Fortunately, the general public does not have to wait for the various levels of government and the various utilities to develop clean and economical retail electricity.
Individual households, farms, and small business can strike out on their own through microgeneration.
That is, they can install their own self-sufficient solar or wind systems, get off the grid, and perhaps get it to pay them for any surplus electricity they generate.
The concept is not new. From the middle of the nineteenth century until decades after the electric grid reached into rural areas, small windmills were ubiquitous on American farms and elsewhere. They were cheap and easy to manufacture. They pumped just as much water as one farm needed to irrigate crops or water livestock. In that way, they present a picture of what microgeneration can look like.
Here are some things that people can either do now with existing technology or will be able to do in the near future with new technology:
- Install full, dedicated solar and/or wind systems sufficient to power their entire house or business to eliminate their electric bills–on or off the grid.
- Install smaller solar projects, such as solar hot water heaters, vents, or outdoor lighting to reduce their electric bills.
- Install digesters to convert household garbage and sewage into methane to supplement natural gas.
- Install microbial fuels cells to generate electricity from home sewage. (Imagine disconnecting from the municipal sewer system or getting rid of your sceptic tank!
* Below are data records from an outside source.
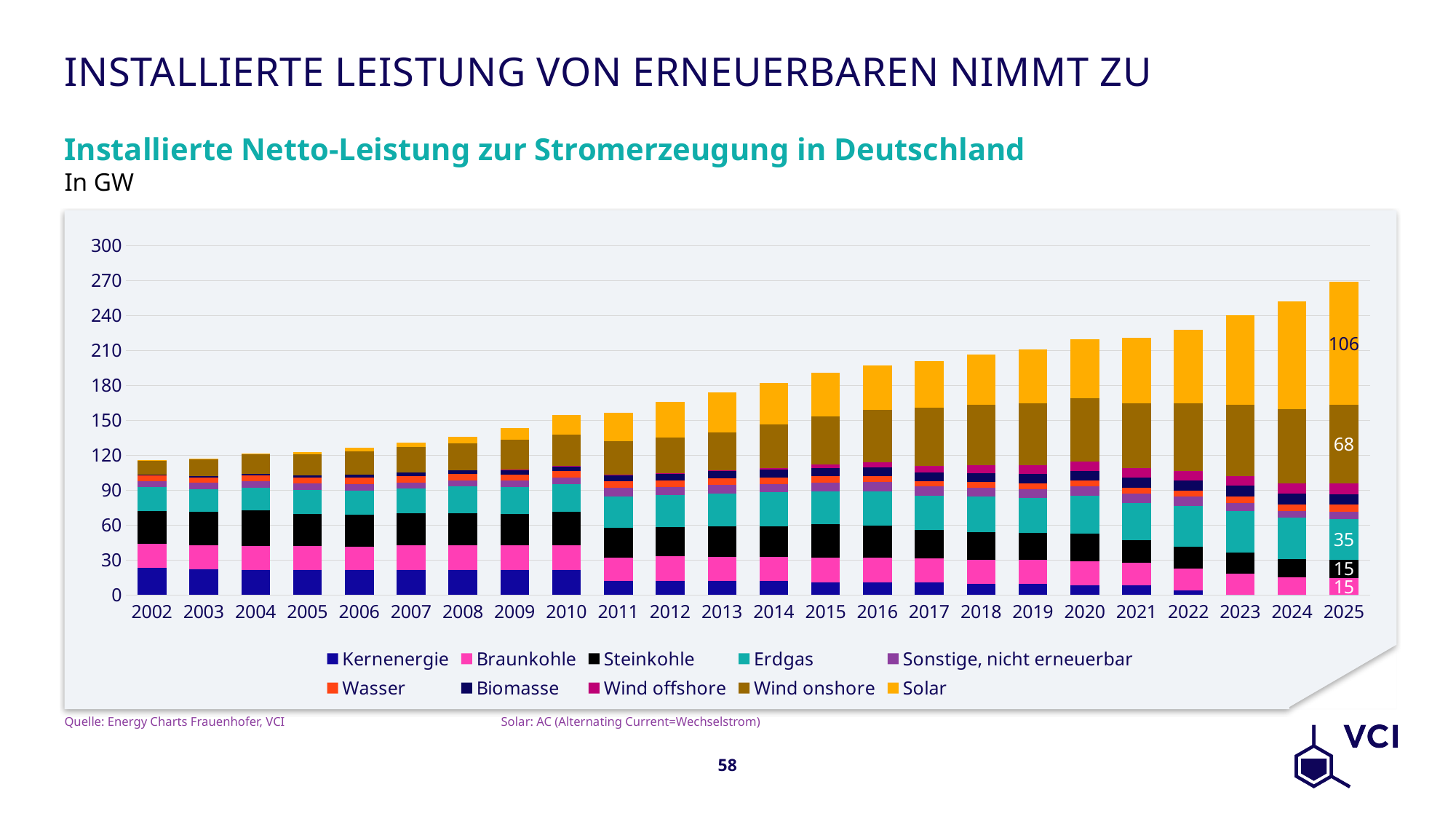
Which year has the highest total installed capacity? 2025 What kind of chart is shown on the slide? Stacked bar chart What is the difference between Solar and Wind onshore in 2025? 38 Does the total installed capacity rise or fall from 2002 to 2025? Rise What is the value for Erdgas in 2025? 35 What is the value for Wind onshore in 2025? 68 What is the value for Solar in 2025? 106 Is the total installed capacity for 2002 greater or less than 150? less What is the value for Steinkohle in 2025? 15 In 2025, which is larger: Solar or Wind onshore? Solar How many years are shown on the x axis? 24 How many series does the legend list? 10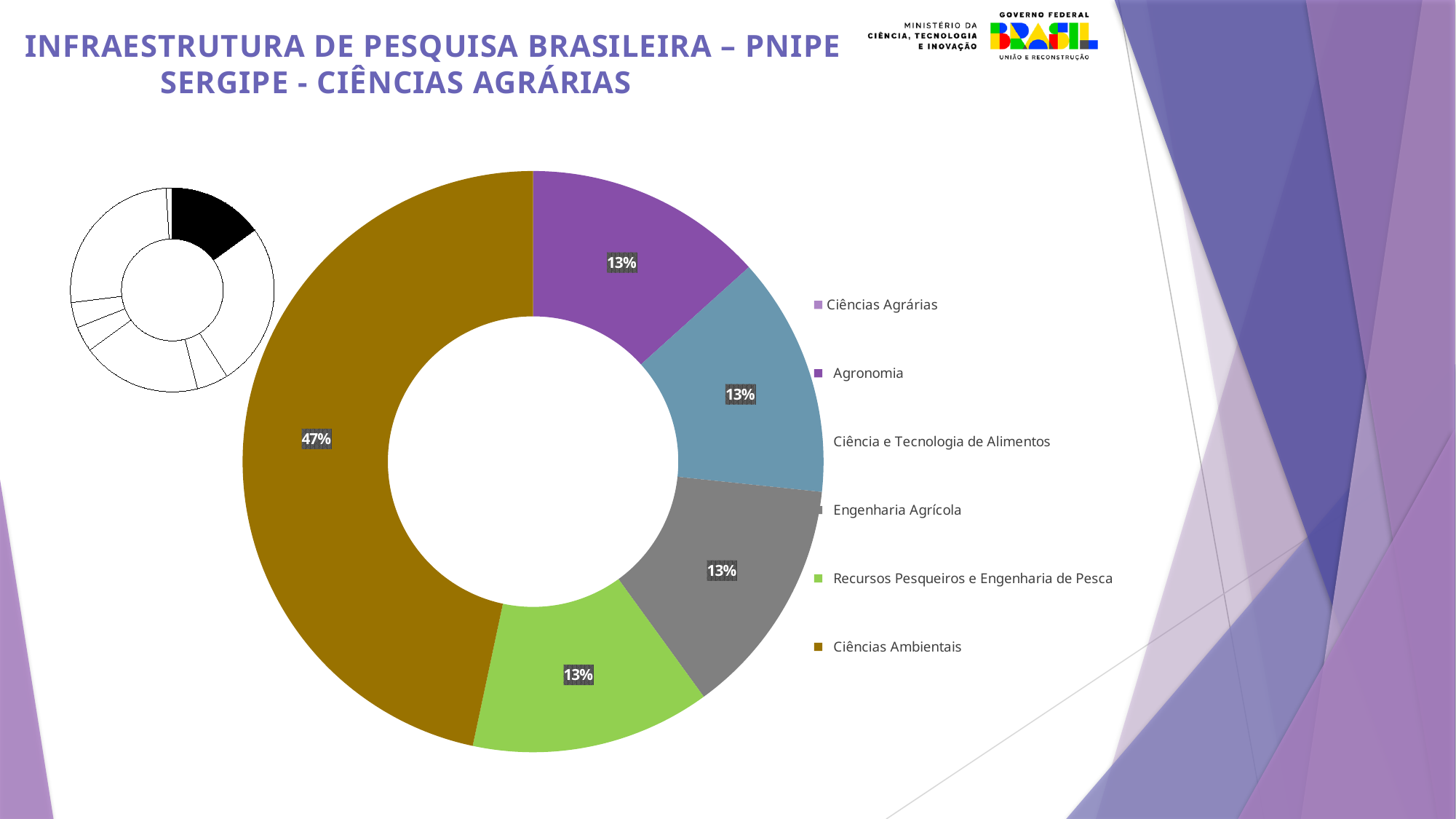
What colour is the Ciências Ambientais slice in the donut chart? brown/gold What kind of chart is shown in the centre of the slide? donut (pie) chart What percentage is shown for Ciências Ambientais? 47% What percentage is shown for Engenharia Agrícola? 13% How many entries does the legend of the donut chart list? 6 What is the difference in percentage points between Ciências Ambientais and Engenharia Agrícola? 34 percentage points Which category has the largest slice in the donut chart? Ciências Ambientais What percentage is shown for Recursos Pesqueiros e Engenharia de Pesca? 13% What is the second line of the slide title? SERGIPE - CIÊNCIAS AGRÁRIAS Is the share for Ciências Ambientais greater or less than 50%? less How many slices with data labels does the donut chart have? 5 Which is larger, the slice for Ciências Ambientais or the slice for Recursos Pesqueiros e Engenharia de Pesca? Ciências Ambientais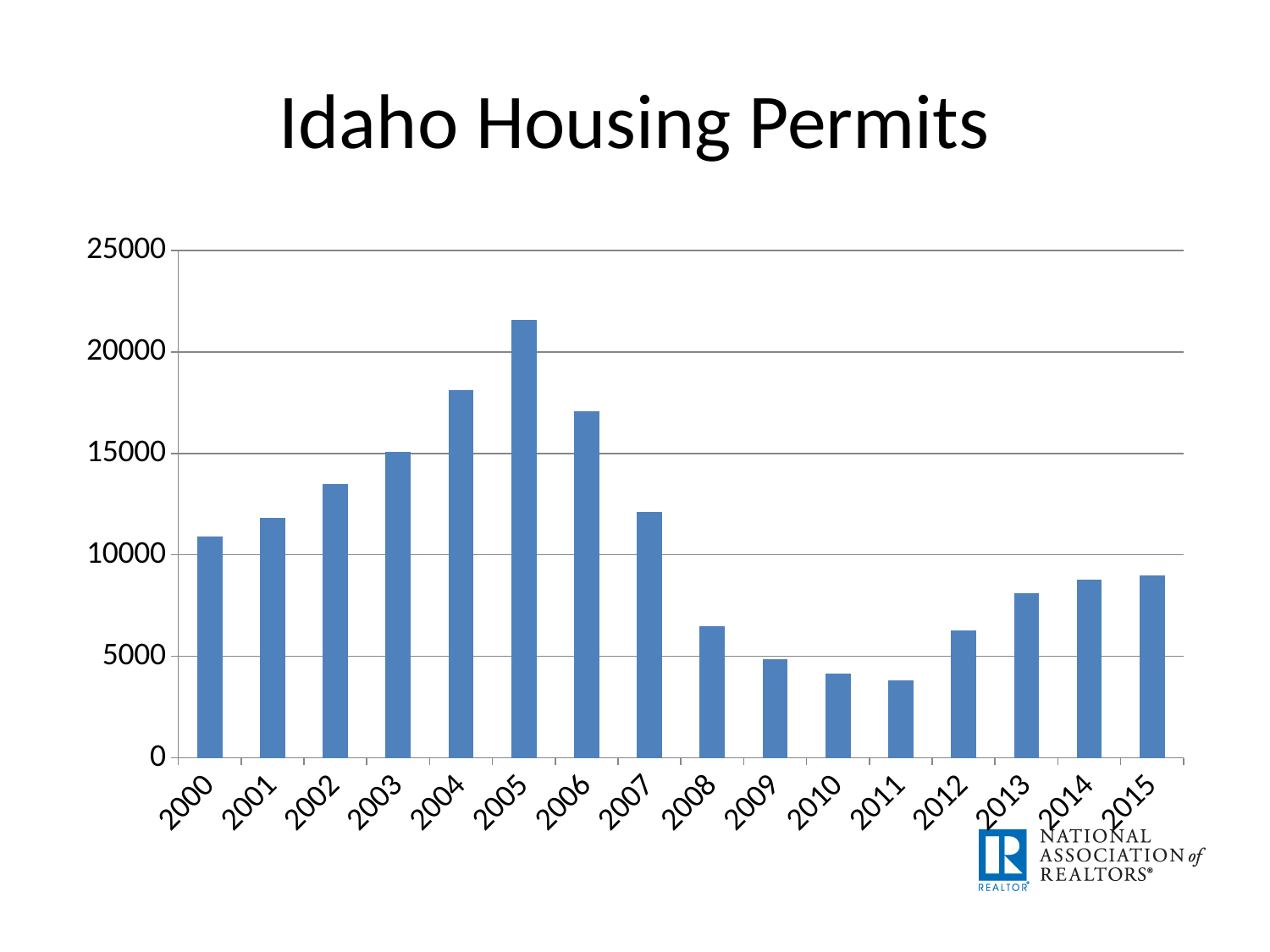
Which year has the larger value, 2004 or 2006? 2004 Is the value for 2015 greater or less than 10000? less Is the value for 2004 greater or less than 20000? less What is the title of the chart? Idaho Housing Permits Is the value for 2011 greater or less than 5000? less Which year has the highest number of housing permits? 2005 Do the values rise or fall from 2005 to 2011? fall How many years are plotted on the x axis? 16 Which year has the larger value, 2013 or 2015? 2015 What kind of chart is shown on the slide? bar chart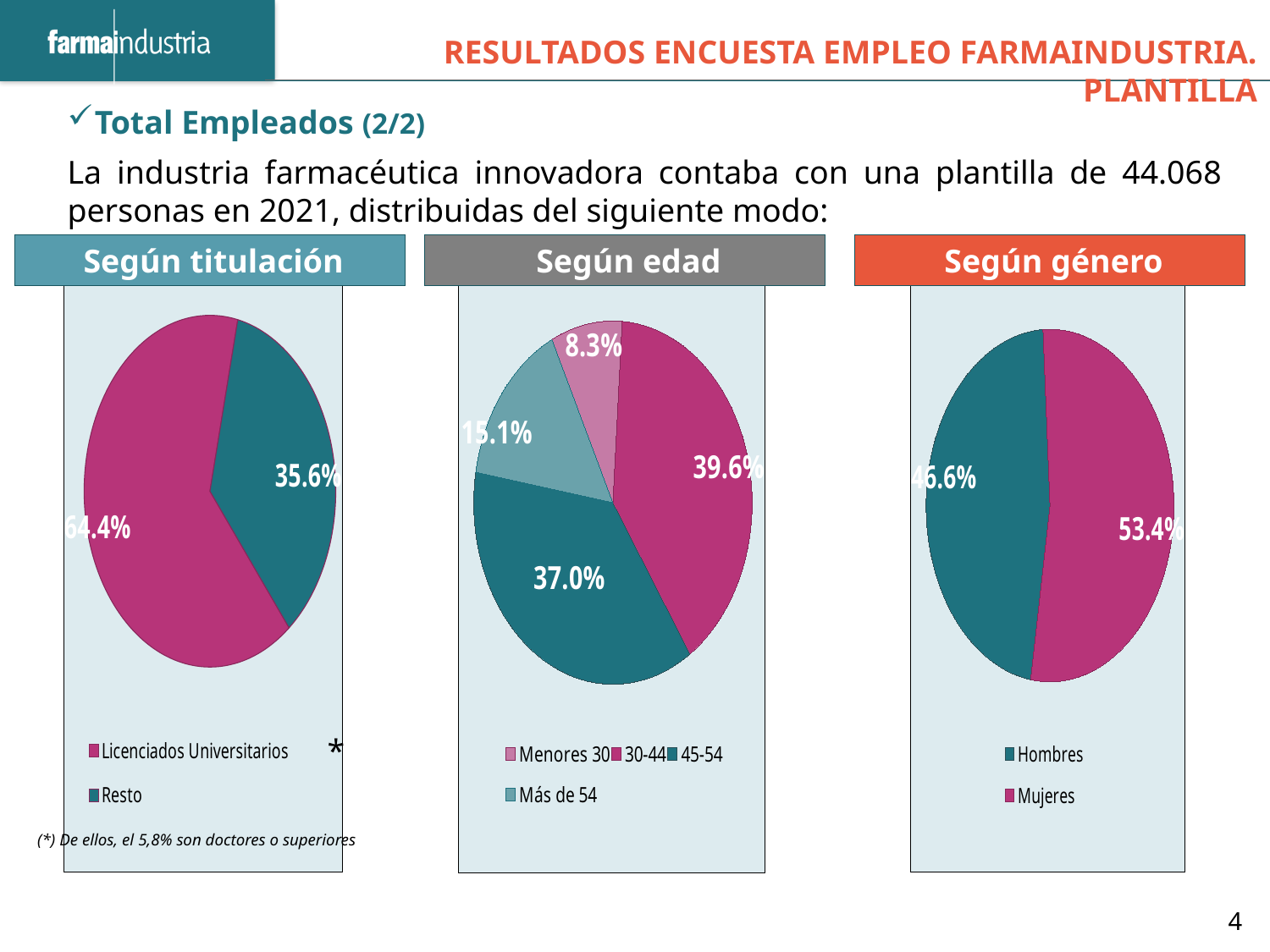
In the 'Según edad' chart, which age group has the largest share? 30-44 In the 'Según titulación' chart, what is the value for Resto? 35.6% In the 'Según género' chart, which is larger, Hombres or Mujeres? Mujeres In the 'Según titulación' chart, what is the difference between Licenciados Universitarios and Resto? 28.8% In the 'Según edad' chart, which age group has the smallest share? Menores 30 In the 'Según edad' chart, what is the value for the 30-44 group? 39.6% How many categories does the 'Según edad' chart show? 4 In the 'Según titulación' chart, what share of employees are Licenciados Universitarios? 64.4% In the 'Según edad' chart, what is the value for Menores 30? 8.3% In the 'Según edad' chart, what is the difference between the 45-54 share and the Más de 54 share? 21.9% In the 'Según género' chart, what is the value for Mujeres? 53.4% What kind of chart is the 'Según género' chart? Pie chart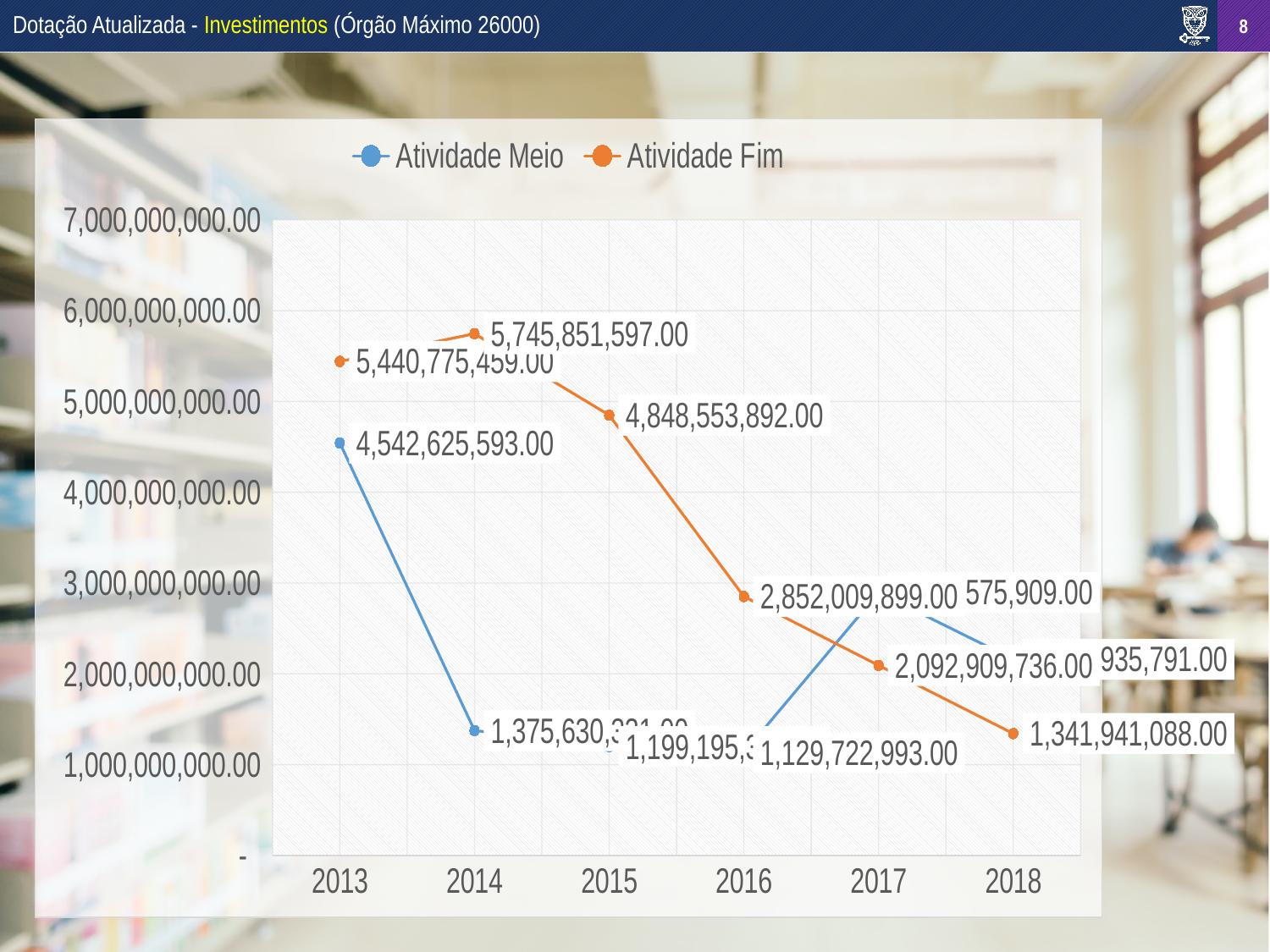
In which year is Atividade Fim highest? 2014 How many series does the legend list? 2 What is the difference between Atividade Fim in 2014 and in 2015? 897,297,705.00 How many years are shown on the x axis? 6 What is the value of Atividade Fim in 2014? 5,745,851,597.00 What is the value of Atividade Meio in 2016? 1,129,722,993.00 What kind of chart is shown on the slide? line chart What is the value of Atividade Meio in 2013? 4,542,625,593.00 What is the value of Atividade Fim in 2015? 4,848,553,892.00 In 2013, which series has the larger value, Atividade Meio or Atividade Fim? Atividade Fim What is the value of Atividade Fim in 2018? 1,341,941,088.00 In which year is Atividade Fim lowest? 2018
This fairly new technology will probably be available for small-scale use long before its scalable for an entire wastewater treatment plant.)
It will cost anywhere from hundreds to tens of thousands of dollars to put any of these plans into effect. Certainly not everyone can afford the steep upfront costs. The return on investment, though, is surely better than the stock market can produce during the best of times. Depending on the scale of your project, and how well designed it is, it will pay for itself in a matter of a few months or a few years.